Short problem a: Please say whether each statement below agrees with the court appeal text, answering yes or no and quoting the deciding words of the text: (i) the preliminary decree for partition was dated 4th March, 1994; (ii) the appellant/plaintiff bought the share of the respondent/defendant in the property; (iii) the counsel for the appellant/plaintiff produced copies of orders dated 14th February, 2005 and 24th May, 2005.

Text segment:
** Start **
11. During the hearing of this appeal on 15th July, 2013, the fate of the partition suit supra filed by the respondent/defendant was enquired. The counsel for the appellant/plaintiff informed that pursuant to the preliminary decree dated 4th March, 1994 for partition, inter se bids were invited and the respondent/defendant bought the share of the appellant/plaintiff in the property.

12. It was next enquired from the counsel for the appellant/plaintiff as to how the appellant/plaintiff could be entitled to mesne profits when the possession of the respondent/defendant of the property was protected under an interim order of the Court. The counsel for the appellant/plaintiff informs that the appellant/plaintiff had preferred an appeal against the order of interim injunction obtained by the respondent/defendant and it was in that appeal that the parties agreed to inter se bids and in pursuance whereto the respondent/defendant bought the share of the appellant/plaintiff; it is thus contended that there was no finality of the order of interim injunction. The counsel for the appellant/plaintiff was asked to produce and has produced copies of the orders dated 14th February, 2005 and 24th May, 2005 in FAO(OS) No.164/2002 arising from the interim order in the partition suit.
** End **
Short problem b: Update the collection entries between the line holding "What distance from" and the end of the entries, inclusive, replacing "lens" with "camera" and keeping everything else the same.

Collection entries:
** Start **
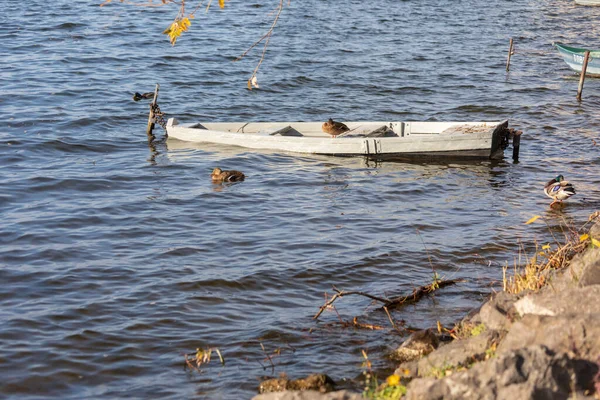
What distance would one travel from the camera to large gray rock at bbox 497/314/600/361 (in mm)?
5227

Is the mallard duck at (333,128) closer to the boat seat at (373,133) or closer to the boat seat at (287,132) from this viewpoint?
the boat seat at (373,133)

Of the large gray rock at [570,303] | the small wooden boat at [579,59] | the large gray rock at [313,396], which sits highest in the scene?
the large gray rock at [570,303]

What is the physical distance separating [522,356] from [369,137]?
13.0 m

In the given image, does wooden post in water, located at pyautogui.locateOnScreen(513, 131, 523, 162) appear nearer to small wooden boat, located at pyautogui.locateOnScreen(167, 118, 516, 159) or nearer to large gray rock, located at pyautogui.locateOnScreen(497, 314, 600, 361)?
small wooden boat, located at pyautogui.locateOnScreen(167, 118, 516, 159)

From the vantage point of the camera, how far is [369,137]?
17.7m

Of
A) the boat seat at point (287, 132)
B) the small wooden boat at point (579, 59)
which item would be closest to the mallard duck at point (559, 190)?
the boat seat at point (287, 132)

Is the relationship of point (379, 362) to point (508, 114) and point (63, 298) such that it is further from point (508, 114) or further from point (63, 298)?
point (508, 114)

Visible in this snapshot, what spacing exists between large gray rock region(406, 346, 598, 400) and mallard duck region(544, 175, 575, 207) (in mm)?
9299

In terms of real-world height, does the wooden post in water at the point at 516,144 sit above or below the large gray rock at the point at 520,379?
below

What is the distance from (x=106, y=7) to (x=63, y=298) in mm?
26525

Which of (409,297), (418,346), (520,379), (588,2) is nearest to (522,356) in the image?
(520,379)

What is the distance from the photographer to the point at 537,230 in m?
13.0

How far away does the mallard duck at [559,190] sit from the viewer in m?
13.9

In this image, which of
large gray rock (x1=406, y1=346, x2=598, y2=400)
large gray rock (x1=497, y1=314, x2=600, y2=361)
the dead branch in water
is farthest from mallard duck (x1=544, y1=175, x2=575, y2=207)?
large gray rock (x1=406, y1=346, x2=598, y2=400)
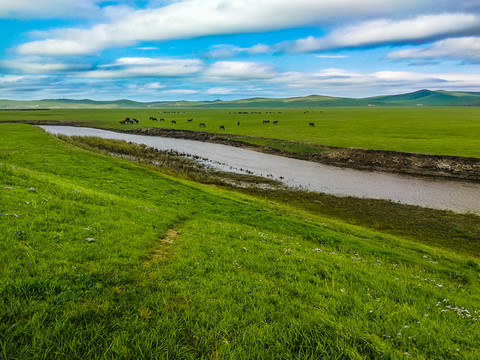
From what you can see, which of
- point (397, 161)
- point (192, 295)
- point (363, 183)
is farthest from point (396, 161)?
point (192, 295)

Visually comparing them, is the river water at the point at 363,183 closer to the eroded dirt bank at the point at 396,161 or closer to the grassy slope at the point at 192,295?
the eroded dirt bank at the point at 396,161

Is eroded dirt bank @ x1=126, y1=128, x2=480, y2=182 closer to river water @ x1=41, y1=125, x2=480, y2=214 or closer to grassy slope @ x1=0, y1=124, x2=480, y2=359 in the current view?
river water @ x1=41, y1=125, x2=480, y2=214

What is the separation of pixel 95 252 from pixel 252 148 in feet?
198

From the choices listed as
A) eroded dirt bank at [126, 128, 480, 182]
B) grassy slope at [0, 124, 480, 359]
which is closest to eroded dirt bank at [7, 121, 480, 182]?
eroded dirt bank at [126, 128, 480, 182]

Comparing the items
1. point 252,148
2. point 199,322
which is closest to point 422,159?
point 252,148

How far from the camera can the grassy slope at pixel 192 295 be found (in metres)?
5.05

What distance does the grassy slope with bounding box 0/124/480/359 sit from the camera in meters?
5.05

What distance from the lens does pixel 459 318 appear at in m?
7.05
** End **
Written solution a:
(i) Yes: "pursuant to the preliminary decree dated 4th March, 1994 for partition"
(ii) No: "the respondent/defendant bought the share of the appellant/plaintiff in the property"
(iii) Yes: "has produced copies of the orders dated 14th February, 2005 and 24th May, 2005"

Written solution b:
What distance from the camera does pixel 459 318 appear at in m?
7.05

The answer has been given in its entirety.